Lo dice tal cual Rut
de las Heras en un bonito artículo en elpais, con motivo del Día internacional
de los museos. En consecuencia, conocer mejor al visitante y saber qué es lo
que lo motiva, forma parte de la estrategia de interacción del museo con el
entorno en el que se ubica. En particular con la ciudad.
En el mismo sentido
leí no hace mucho una entrevista conjunta a los directores de los cuatro museos
más importantes de Barcelona. Ellos iban más allá, incluso. Lo que favorece a
una institución, decían, favorece también a todas las demás. Y no solo eso,
sino que repercute de forma positiva en el flujo de turistas, en la
prolongación de las estancias, en el consumo.
Los museos viven al
ritmo de las ciudades, y evolucionan al ritmo de sus visitantes. Es muy arduo
sacar conclusiones acerca del provecho inmaterial que cada cual extrae de una
visita al museo; pero es un hecho que las personas en general, la gente común,
siente un interés mucho mayor que antes por lo que un museo pueda ofrecerle.
Hay categorías
diferentes, en ese interés colectivo. Por supuesto. Atiendan al retrato robot
del visitante de museo que, en virtud de parámetros aún no definidos del todo
con la deseable exigencia cuantitativa, apunta Rut de las Heras: mujer,
asalariada, con formación universitaria, de mediana edad y que no va en grupo
organizado.
De acuerdo, ellas marcan la tendencia pero no
menosprecien al resto, porque el resto es un mogollón de gente que va al museo
por razones muy variadas, y espera de él una satisfacción proporcionada a su
apetito de cultura.
Hace no mucho tiempo, leí en Público un texto bastante
infame en el que se reseñaban los comentarios en tripadvisor o similar de
visitantes de museos, para reírse de su incultura. Me llamó en particular la
atención el comentario de una pareja de visitantes españoles que decían que la
visita a los Uffizi de Florencia había sido el tiempo y el dinero perdido más
lamentable del forfait turístico al que se habían apuntado. Cola kilométrica
para empezar. La posibilidad ofrecida y aceptada de que les colaran por una
puerta lateral con un sobrecoste sobre la entrada. Falta de audioguías con una
información adecuada. Ninguna indicación de recorrido, de modo que se
vagabundeaba al azar por salas abarrotadas de pinturas hasta el techo.
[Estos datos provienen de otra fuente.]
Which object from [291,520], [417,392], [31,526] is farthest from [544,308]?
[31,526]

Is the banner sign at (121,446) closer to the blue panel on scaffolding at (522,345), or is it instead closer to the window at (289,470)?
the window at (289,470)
Desconocimiento de lo que veían y de cómo valorarlo (decían, cito de memoria,
que no vieron de maestros reconocibles más que dos cuadros de Botticelli ─uno
la Primavera, el otro no identificado─, dos de Goya y uno de Velázquez). Y
cuando se sentaron en la cafetería para un descanso en la fatigosa visita, les
cobraron cinco euros por un pedazo minúsculo de tarta.
Más que reírme de los turistas sometidos a aquella
tortura nada refinada (a mí me recordó mi visita a los Museos Vaticanos de
Roma, donde me sentí aborregado y maltratado), me pareció que a los gestores y
responsables de los Uffizi tendría que caérseles la cara de vergüenza. Porque
nadie es responsable del nivel de cultura que tiene o deja de tener; pero quien
hace un esfuerzo por avanzar por ese camino, merece que las instituciones
adecuadas le faciliten las cosas mediante una apertura de conceptos y una
gestión de las cosas dignas del siglo en el que vivimos y de los medios
fabulosos que todos tenemos a nuestra disposición para mejorar.
Cosa que por fortuna se está haciendo ya, con buenos
resultados, en muchos museos de nuestro entorno.